Pucker, B.+, Kleinbölting, N.+ and Weisshaar, B. (2021). Large scale genomic rearrangements in selected Arabidopsis thaliana T-DNA lines are caused by T-DNA insertion mutagenesis. doi: 10.1101/2021.03.03.433755. + both authors contributed equally

Pucker, B (2019). Mapping-based genome size estimation. bioRxiv. doi:10.1101/607390.

Pucker B, Rückert C, Stracke R, Viehöver P, Kalinowski J, Weisshaar B. Twenty-Five Years of Propagation in Suspension Cell Culture Results in Substantial Alterations of the Arabidopsis Thaliana Genome. Genes. 2019. doi:10.3390/genes10090671.

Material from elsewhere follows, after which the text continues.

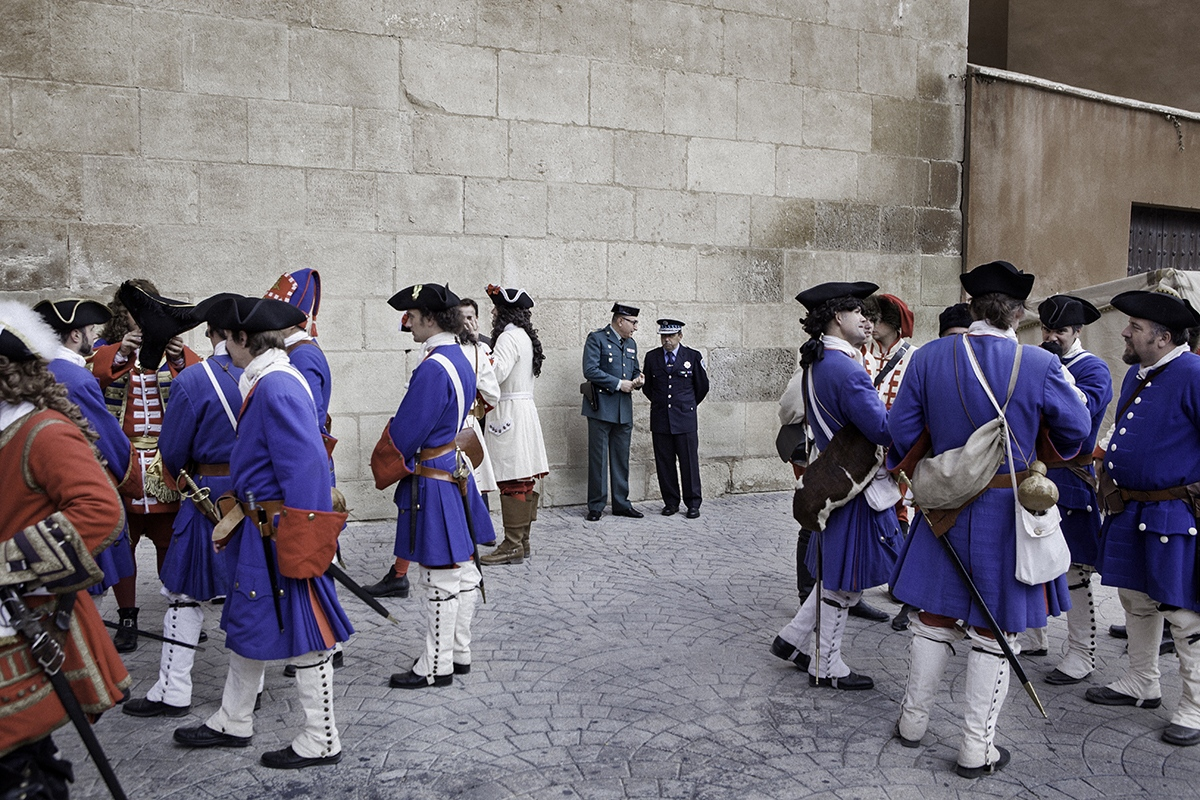 Spanish police is seen between several reenactors representing Catalan soldiers of 1714.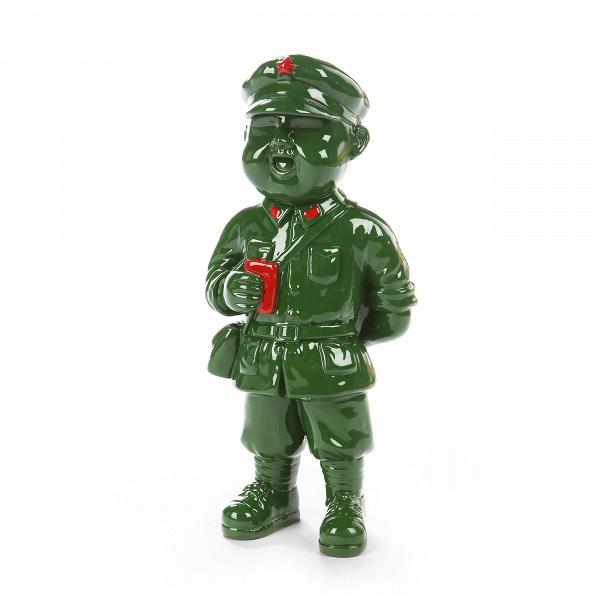 Статуэтка Military Man 7Настольные<br>Дизайнерская невысокая статуэтка Military Man (Милитэри Мэн) солдата-ребенка из полистоуна от Cosmo (Космо).<br> Организация как жилого, так и общественного пространства требует использования не только самых необходимых предметов интерьера, но и особых его элементов — предметов декора. Некоторые из них имеют свою функциональную значимость, у некоторых ее нет, но есть один неоспоримый факт: элементы декора всегда привносят в помещение особую изюминку и уникальный характер, придают ему живость и...<br><br>stock: 6<br>Высота: 26<br>Ширина: 12<br>Материал: Полистоун<br>Цвет: Зелёный<br>Длина: 9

Busche M*, Pucker B*, Viehöver P, Weisshaar B, Stracke R. (2020). Genome Sequencing of Musa acuminata Dwarf Cavendish Reveals a Duplication of a Large Segment of Chromosome 2. G3: Genes|Genomes|Genetics. doi:10.1534/g3.119.400847.

Pucker, B, Holtgräwe, D, Rosleff Sörensen, T, Stracke, R, Viehöver, P, and Weisshaar, B (2016). A de novo Genome Sequence Assembly of the Arabidopsis thaliana Accession Niederzenz-1 Displays Presence/Absence Variation and Strong Synteny. PloS-ONE 11:e0164321. doi:10.1371/journal.pone.0164321.

Siadjeu C*, Pucker B*, Viehoever P, Albach D and Weisshaar B (2020). High contiguity de novo genome sequence assembly of Trifoliate yam (Dioscorea dumetorum) using long read sequencing. Genes. doi:10.3390/genes11030274.

Haak, M, Vinke, S, Keller, W, Droste, J, Rückert, C, Kalinowski, J, & Pucker, B. (2018). High Quality de novo Transcriptome Assembly of Croton tiglium. Frontiers in Molecular Biosciences, 5. doi:10.3389/fmolb.2018.00062.